Wednesday, March 26, 2014

Clojure HashMap usage within a Java class

I attended the Hack (Make!) the Bank hackathon that took place on Level 39 (One Canada Square in London). My team decided to make a funds reallocating application that makes automatic payments once an account is topped up. Long story short, we got stuck at interoperability with the Java classes providing Paypal access.

We made the mistake of inserting a Clojure hash map directly to the Java class, which seemed to work but the moment we switched to paper account in the Java class (by modifying the incoming HashMap argument) the system threw an exeption. Ben from Erudine Financial realized that the structure we were passing was inmutable so we just created the proper Java HashMap instance.
(java.util.HashMap. {})
Remember that Clojure's {} is actually a clojure.core.PersistentHashMap.

This situation happens especially when clumsily using proof of concept code in production.

Sunday, March 2, 2014

The Gaussian kernel maps data onto the sphere

It is a fact as surprising as trivial that the Gaussian kernel maps your data onto the infinite-dimensional sphere. No computation regarding the RKHS basis are required, since, given the kernel
$$k(x,y)=\exp(-\gamma \| x-y\|^2)$$
defined on the domain $X$, inducing a map $\Phi: X \rightarrow F$, where $F$ is the associated feature space.
We have that $k(x,x)=1$ for all $x \in X$. Therefore what we have is clearly the sphere, since all $x$ are one unit await from zero in the feature space $\|\Phi(x)\|^2 = \sum_i \lambda_i \phi_i(x) \phi_i(x) = k(x,x)=1$. Is there any possible refinement to this? There is! Remember that the Fourier transform of a Gaussian is a Gaussian (with inverted paramers, etc), so we have that the Fourier coefficient 0 (i.e., the power of the constant function, or $cos(0)$) is positive (and maximum among the coefficients). This means that all data have a positive first entry (the constant function is positive and its coefficient is positive), which means that the map actually is from the domain to the positive halve of the infinite hypersphere. Other basis functions (for coefficients other that zero) are sines and cosines and thus may change points. Further characteristics of the mapping depend on the data probability measure.

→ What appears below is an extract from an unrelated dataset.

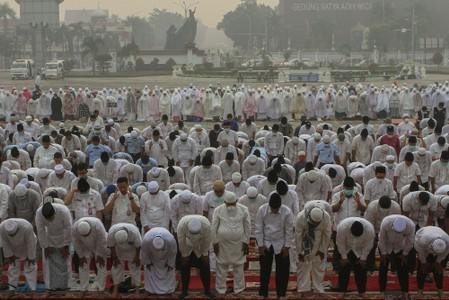 Indonesian Muslims pray for rain during a long drought season and haze in Pekanbaru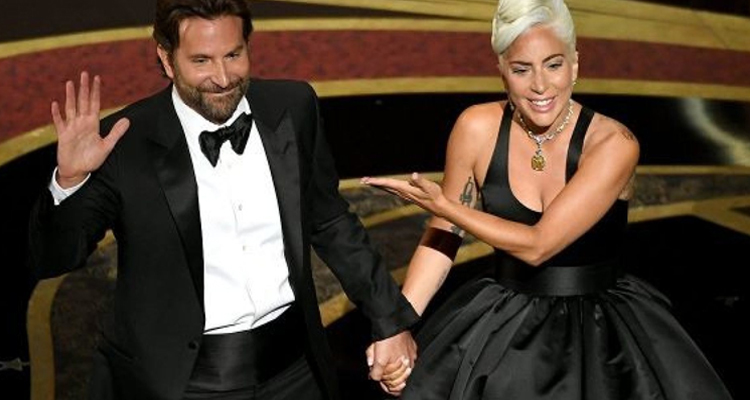 Bradley Cooper Lady Gaga A star is born Shallow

If you have been trying to apply Differential Geometry to kernel methods and have worked with the Gaussian without noticing it, please stop your research and do something else. A good review and analysis on the induced manifold is Geodesic Analysis on the Gaussian RKHS hypersphere, where the authors make again the same mistake many people do: Naming the feature space as the RKHS (IT IS ITS DUAAAAALLLLLL). In fact, they show that the maximum angle between a pair of points is $\pi/2$, which makes the largest possible embedding a quadrant.